>>>

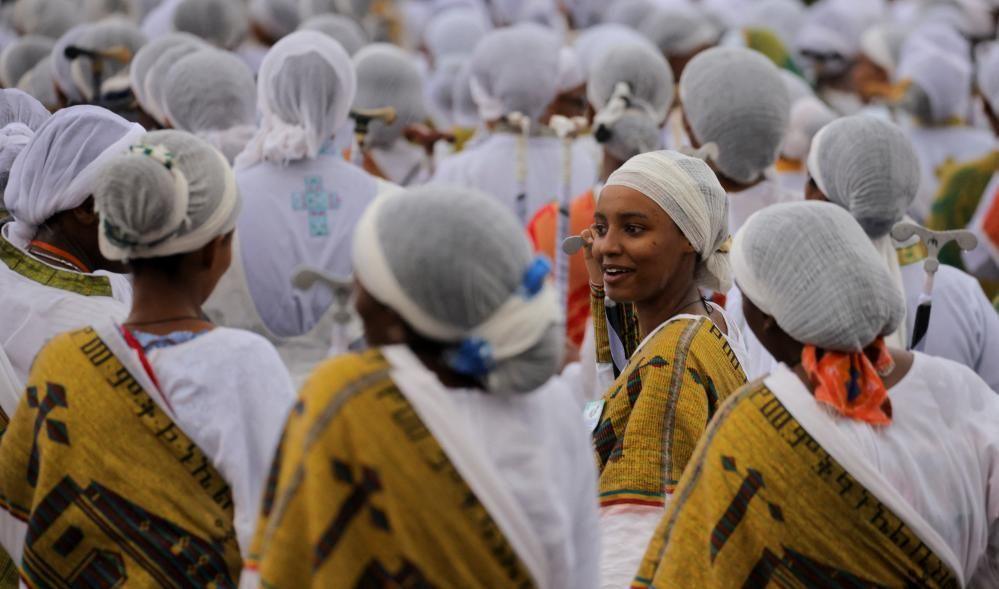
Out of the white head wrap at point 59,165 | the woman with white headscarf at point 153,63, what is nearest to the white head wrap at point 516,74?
the woman with white headscarf at point 153,63

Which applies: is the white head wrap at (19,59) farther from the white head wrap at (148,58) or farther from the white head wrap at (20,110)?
the white head wrap at (20,110)

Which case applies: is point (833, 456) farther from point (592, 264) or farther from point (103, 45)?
point (103, 45)

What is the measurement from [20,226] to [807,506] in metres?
2.19

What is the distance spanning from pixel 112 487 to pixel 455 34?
371 inches

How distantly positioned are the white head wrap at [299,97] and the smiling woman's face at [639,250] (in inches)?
72.3

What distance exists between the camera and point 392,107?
7258 mm

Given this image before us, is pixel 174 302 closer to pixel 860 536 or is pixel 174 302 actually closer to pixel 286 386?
pixel 286 386

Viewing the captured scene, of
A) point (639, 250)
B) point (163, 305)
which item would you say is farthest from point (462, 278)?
point (639, 250)

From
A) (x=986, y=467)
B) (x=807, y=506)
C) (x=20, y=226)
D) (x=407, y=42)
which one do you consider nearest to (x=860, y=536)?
(x=807, y=506)

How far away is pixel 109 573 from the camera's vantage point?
114 inches

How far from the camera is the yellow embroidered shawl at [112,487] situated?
9.39 ft

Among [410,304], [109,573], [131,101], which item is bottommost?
[131,101]

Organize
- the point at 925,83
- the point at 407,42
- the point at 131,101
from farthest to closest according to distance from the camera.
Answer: the point at 407,42 < the point at 925,83 < the point at 131,101

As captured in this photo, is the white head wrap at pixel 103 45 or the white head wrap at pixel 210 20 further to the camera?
the white head wrap at pixel 210 20
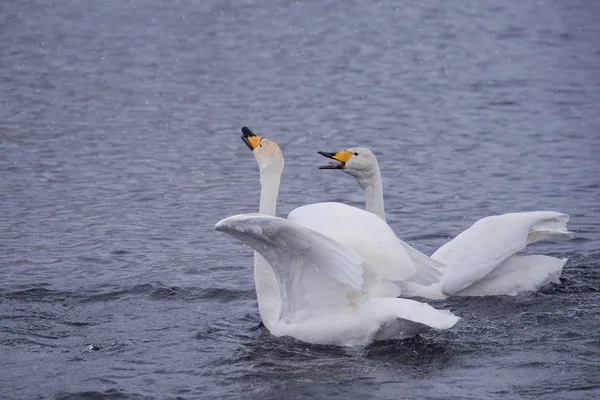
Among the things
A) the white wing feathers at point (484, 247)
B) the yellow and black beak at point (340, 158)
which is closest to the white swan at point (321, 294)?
the white wing feathers at point (484, 247)

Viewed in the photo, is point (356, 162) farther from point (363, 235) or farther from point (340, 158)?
point (363, 235)

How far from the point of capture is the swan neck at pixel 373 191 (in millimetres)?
11267

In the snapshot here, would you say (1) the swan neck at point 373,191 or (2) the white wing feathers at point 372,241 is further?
(1) the swan neck at point 373,191

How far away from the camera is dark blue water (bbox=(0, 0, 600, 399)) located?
8.69 metres

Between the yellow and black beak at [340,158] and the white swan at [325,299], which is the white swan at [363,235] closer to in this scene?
the white swan at [325,299]

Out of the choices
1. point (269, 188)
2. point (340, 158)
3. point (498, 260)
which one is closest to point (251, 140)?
point (269, 188)

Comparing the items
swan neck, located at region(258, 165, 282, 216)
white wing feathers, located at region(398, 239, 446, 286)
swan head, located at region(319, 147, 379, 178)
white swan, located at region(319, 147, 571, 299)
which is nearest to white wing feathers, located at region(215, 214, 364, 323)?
white wing feathers, located at region(398, 239, 446, 286)

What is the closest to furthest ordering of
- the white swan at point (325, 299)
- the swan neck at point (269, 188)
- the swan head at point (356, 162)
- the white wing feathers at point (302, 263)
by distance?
the white wing feathers at point (302, 263), the white swan at point (325, 299), the swan neck at point (269, 188), the swan head at point (356, 162)

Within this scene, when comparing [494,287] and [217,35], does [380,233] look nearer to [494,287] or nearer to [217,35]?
[494,287]

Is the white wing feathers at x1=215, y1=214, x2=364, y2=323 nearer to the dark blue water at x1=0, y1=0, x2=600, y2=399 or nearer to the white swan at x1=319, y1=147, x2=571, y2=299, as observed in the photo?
the dark blue water at x1=0, y1=0, x2=600, y2=399

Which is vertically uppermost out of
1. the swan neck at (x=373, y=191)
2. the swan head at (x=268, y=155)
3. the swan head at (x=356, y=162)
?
the swan head at (x=268, y=155)

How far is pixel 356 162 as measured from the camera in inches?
440

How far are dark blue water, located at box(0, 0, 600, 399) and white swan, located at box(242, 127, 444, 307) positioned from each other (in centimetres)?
52

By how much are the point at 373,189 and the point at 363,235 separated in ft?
6.86
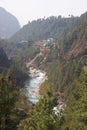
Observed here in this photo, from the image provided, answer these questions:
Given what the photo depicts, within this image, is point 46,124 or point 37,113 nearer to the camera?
point 46,124

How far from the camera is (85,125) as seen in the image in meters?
58.3

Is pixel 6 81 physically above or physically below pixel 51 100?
above

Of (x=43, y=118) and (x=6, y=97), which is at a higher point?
(x=6, y=97)

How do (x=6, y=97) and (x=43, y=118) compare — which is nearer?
(x=43, y=118)

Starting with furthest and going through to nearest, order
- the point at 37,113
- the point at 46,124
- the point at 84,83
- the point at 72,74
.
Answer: the point at 72,74 → the point at 84,83 → the point at 37,113 → the point at 46,124

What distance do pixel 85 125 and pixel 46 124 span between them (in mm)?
13100

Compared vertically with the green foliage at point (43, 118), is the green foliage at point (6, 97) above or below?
above

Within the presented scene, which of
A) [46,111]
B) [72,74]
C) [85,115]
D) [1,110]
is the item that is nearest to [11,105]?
[1,110]

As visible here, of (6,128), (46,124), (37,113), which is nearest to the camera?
(46,124)

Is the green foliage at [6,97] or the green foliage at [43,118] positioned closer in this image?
the green foliage at [43,118]

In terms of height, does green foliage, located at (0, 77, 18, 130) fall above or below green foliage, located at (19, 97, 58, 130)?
above

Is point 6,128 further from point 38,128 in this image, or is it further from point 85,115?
point 85,115

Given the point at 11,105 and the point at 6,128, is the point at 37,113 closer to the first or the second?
the point at 11,105

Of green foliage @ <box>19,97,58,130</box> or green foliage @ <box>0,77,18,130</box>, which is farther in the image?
green foliage @ <box>0,77,18,130</box>
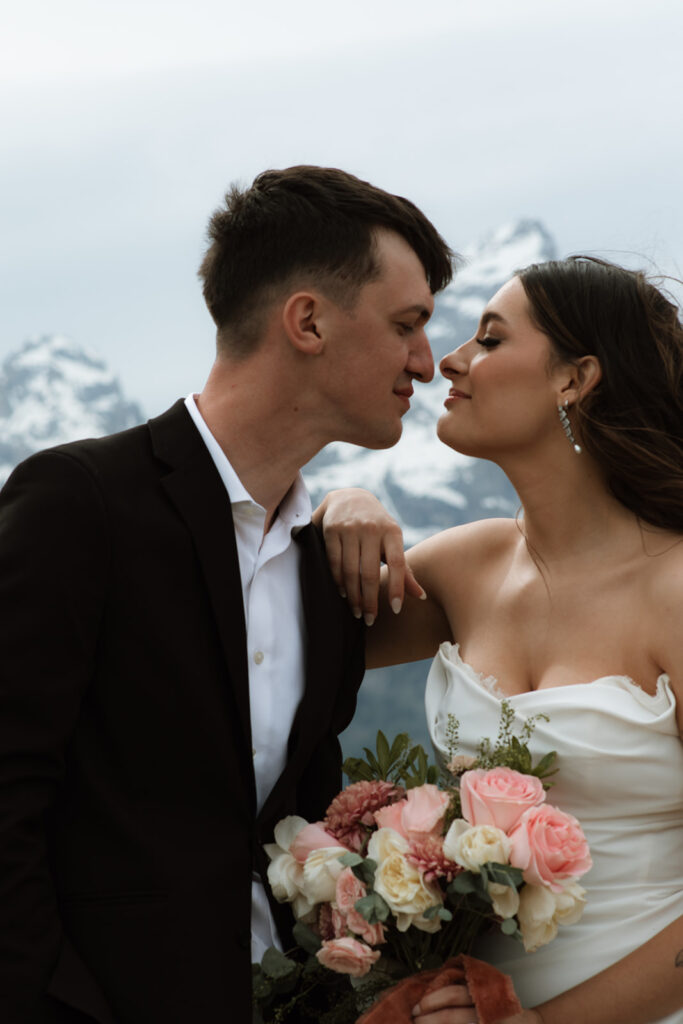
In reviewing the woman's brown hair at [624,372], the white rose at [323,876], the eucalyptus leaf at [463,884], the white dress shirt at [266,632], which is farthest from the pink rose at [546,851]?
the woman's brown hair at [624,372]

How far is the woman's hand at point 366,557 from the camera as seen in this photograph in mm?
3779

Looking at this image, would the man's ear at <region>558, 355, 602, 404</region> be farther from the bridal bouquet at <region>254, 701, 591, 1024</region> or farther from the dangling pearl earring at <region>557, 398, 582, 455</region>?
the bridal bouquet at <region>254, 701, 591, 1024</region>

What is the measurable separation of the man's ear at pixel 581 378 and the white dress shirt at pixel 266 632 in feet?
3.33

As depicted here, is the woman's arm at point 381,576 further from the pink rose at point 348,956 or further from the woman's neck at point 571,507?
the pink rose at point 348,956

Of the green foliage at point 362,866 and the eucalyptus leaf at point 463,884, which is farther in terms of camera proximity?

<<<

• _WRITTEN EXERCISE_:
Convert the listing above into a JSON list of strings with one string per line, leaving out blank lines and the picture lines.

• _THE RESPONSE_:
[
  "Out of the white head wrap at point 59,165 | the woman with white headscarf at point 153,63, what is nearest to the white head wrap at point 516,74?",
  "the woman with white headscarf at point 153,63",
  "Which applies: is the white head wrap at (19,59) farther from the white head wrap at (148,58) or farther from the white head wrap at (20,110)?",
  "the white head wrap at (20,110)",
  "Which case applies: is point (833, 456) farther from point (592, 264) or farther from point (103, 45)?",
  "point (103, 45)",
  "What is the measurement from [20,226] to [807,506] in metres?",
  "2.19",
  "What is the distance spanning from pixel 112 487 to pixel 455 34?",
  "371 inches",
  "How distantly positioned are the white head wrap at [299,97] and the smiling woman's face at [639,250] (in inches)?",
  "72.3",
  "What distance exists between the camera and point 392,107?",
  "7258 mm",
  "Given this image before us, is pixel 174 302 closer to pixel 860 536 or is pixel 174 302 actually closer to pixel 286 386?",
  "pixel 286 386",
  "Viewing the captured scene, of",
  "A) point (639, 250)",
  "B) point (163, 305)",
  "which item would you say is farthest from point (462, 278)?",
  "point (639, 250)",
  "From",
  "A) (x=986, y=467)",
  "B) (x=807, y=506)",
  "C) (x=20, y=226)",
  "D) (x=407, y=42)",
  "which one do you consider nearest to (x=860, y=536)?",
  "(x=807, y=506)",
  "How far away is pixel 109 573 from the camera's vantage point?",
  "114 inches",
  "How far from the camera is the yellow embroidered shawl at [112,487] situated?",
  "9.39 ft",
  "Among [410,304], [109,573], [131,101], which item is bottommost?",
  "[131,101]",
  "Organize",
  "- the point at 925,83",
  "- the point at 407,42",
  "- the point at 131,101",
  "from farthest to closest according to distance from the camera.",
  "Answer: the point at 407,42 < the point at 925,83 < the point at 131,101",
  "As captured in this photo, is the white head wrap at pixel 103 45 or the white head wrap at pixel 210 20 further to the camera?",
  "the white head wrap at pixel 210 20",
  "Among the things",
  "A) the white wing feathers at point (484, 247)",
  "B) the yellow and black beak at point (340, 158)",
  "which is closest to the white swan at point (321, 294)?",
  "the white wing feathers at point (484, 247)",
  "Viewed in the photo, is point (356, 162) farther from point (363, 235) or farther from point (340, 158)?",
  "point (363, 235)",
  "How far from the point of capture is the swan neck at pixel 373 191 (in millimetres)?",
  "11267",
  "In the snapshot here, would you say (1) the swan neck at point 373,191 or (2) the white wing feathers at point 372,241 is further?",
  "(1) the swan neck at point 373,191",
  "How far away from the camera is dark blue water (bbox=(0, 0, 600, 399)) located?",
  "8.69 metres",
  "Between the yellow and black beak at [340,158] and the white swan at [325,299], which is the white swan at [363,235] closer to in this scene?",
  "the white swan at [325,299]",
  "Out of the choices",
  "1. point (269, 188)",
  "2. point (340, 158)",
  "3. point (498, 260)",
  "which one is closest to point (251, 140)?",
  "point (269, 188)",
  "Comparing the items",
  "swan neck, located at region(258, 165, 282, 216)",
  "white wing feathers, located at region(398, 239, 446, 286)",
  "swan head, located at region(319, 147, 379, 178)",
  "white swan, located at region(319, 147, 571, 299)",
  "which is nearest to white wing feathers, located at region(215, 214, 364, 323)?",
  "white wing feathers, located at region(398, 239, 446, 286)",
  "What is the closest to furthest ordering of",
  "- the white swan at point (325, 299)",
  "- the swan neck at point (269, 188)",
  "- the swan head at point (356, 162)",
  "- the white wing feathers at point (302, 263)",
  "by distance?",
  "the white wing feathers at point (302, 263), the white swan at point (325, 299), the swan neck at point (269, 188), the swan head at point (356, 162)",
  "Within this scene, when comparing [494,287] and [217,35], does [380,233] look nearer to [494,287] or nearer to [217,35]?",
  "[494,287]",
  "Is the white wing feathers at x1=215, y1=214, x2=364, y2=323 nearer to the dark blue water at x1=0, y1=0, x2=600, y2=399 or nearer to the white swan at x1=319, y1=147, x2=571, y2=299, as observed in the photo?",
  "the dark blue water at x1=0, y1=0, x2=600, y2=399",
  "Which is vertically uppermost out of",
  "1. the swan neck at (x=373, y=191)",
  "2. the swan head at (x=268, y=155)",
  "3. the swan head at (x=356, y=162)",
  "?",
  "the swan head at (x=268, y=155)",
  "How far is pixel 356 162 as measured from the camera in inches?",
  "440",
  "How far are dark blue water, located at box(0, 0, 600, 399) and white swan, located at box(242, 127, 444, 307) positioned from each other (in centimetres)?",
  "52",
  "By how much are the point at 373,189 and the point at 363,235 separated in ft?",
  "6.86",
  "Observed here in this photo, from the image provided, answer these questions:",
  "Given what the photo depicts, within this image, is point 46,124 or point 37,113 nearer to the camera?",
  "point 46,124",
  "How far from the camera is (85,125) as seen in the image in meters?",
  "58.3",
  "Is pixel 6 81 physically above or physically below pixel 51 100?",
  "above",
  "Of (x=43, y=118) and (x=6, y=97), which is at a higher point?",
  "(x=6, y=97)",
  "How do (x=6, y=97) and (x=43, y=118) compare — which is nearer?",
  "(x=43, y=118)",
  "Starting with furthest and going through to nearest, order",
  "- the point at 37,113",
  "- the point at 46,124",
  "- the point at 84,83",
  "- the point at 72,74",
  ".",
  "Answer: the point at 72,74 → the point at 84,83 → the point at 37,113 → the point at 46,124",
  "What distance do pixel 85 125 and pixel 46 124 span between them (in mm)?",
  "13100",
  "Compared vertically with the green foliage at point (43, 118), is the green foliage at point (6, 97) above or below?",
  "above",
  "Within the presented scene, which of",
  "A) [46,111]",
  "B) [72,74]",
  "C) [85,115]",
  "D) [1,110]",
  "is the item that is nearest to [11,105]?",
  "[1,110]",
  "As visible here, of (6,128), (46,124), (37,113), which is nearest to the camera?",
  "(46,124)",
  "Is the green foliage at [6,97] or the green foliage at [43,118] positioned closer in this image?",
  "the green foliage at [43,118]",
  "In terms of height, does green foliage, located at (0, 77, 18, 130) fall above or below green foliage, located at (19, 97, 58, 130)?",
  "above",
  "Is point 6,128 further from point 38,128 in this image, or is it further from point 85,115?",
  "point 85,115",
  "Given the point at 11,105 and the point at 6,128, is the point at 37,113 closer to the first or the second?",
  "the point at 11,105",
  "Of green foliage @ <box>19,97,58,130</box> or green foliage @ <box>0,77,18,130</box>, which is farther in the image?",
  "green foliage @ <box>0,77,18,130</box>",
  "In reviewing the woman's brown hair at [624,372], the white rose at [323,876], the eucalyptus leaf at [463,884], the white dress shirt at [266,632], which is farthest from the pink rose at [546,851]?",
  "the woman's brown hair at [624,372]",
  "How far is the woman's hand at point 366,557 from the camera as seen in this photograph in mm?",
  "3779",
  "Looking at this image, would the man's ear at <region>558, 355, 602, 404</region> be farther from the bridal bouquet at <region>254, 701, 591, 1024</region> or farther from the dangling pearl earring at <region>557, 398, 582, 455</region>?",
  "the bridal bouquet at <region>254, 701, 591, 1024</region>",
  "What is the measurable separation of the man's ear at pixel 581 378 and the white dress shirt at pixel 266 632 in feet?",
  "3.33",
  "As depicted here, is the woman's arm at point 381,576 further from the pink rose at point 348,956 or further from the woman's neck at point 571,507?",
  "the pink rose at point 348,956",
  "Of the green foliage at point 362,866 and the eucalyptus leaf at point 463,884, which is farther in terms of camera proximity?"
]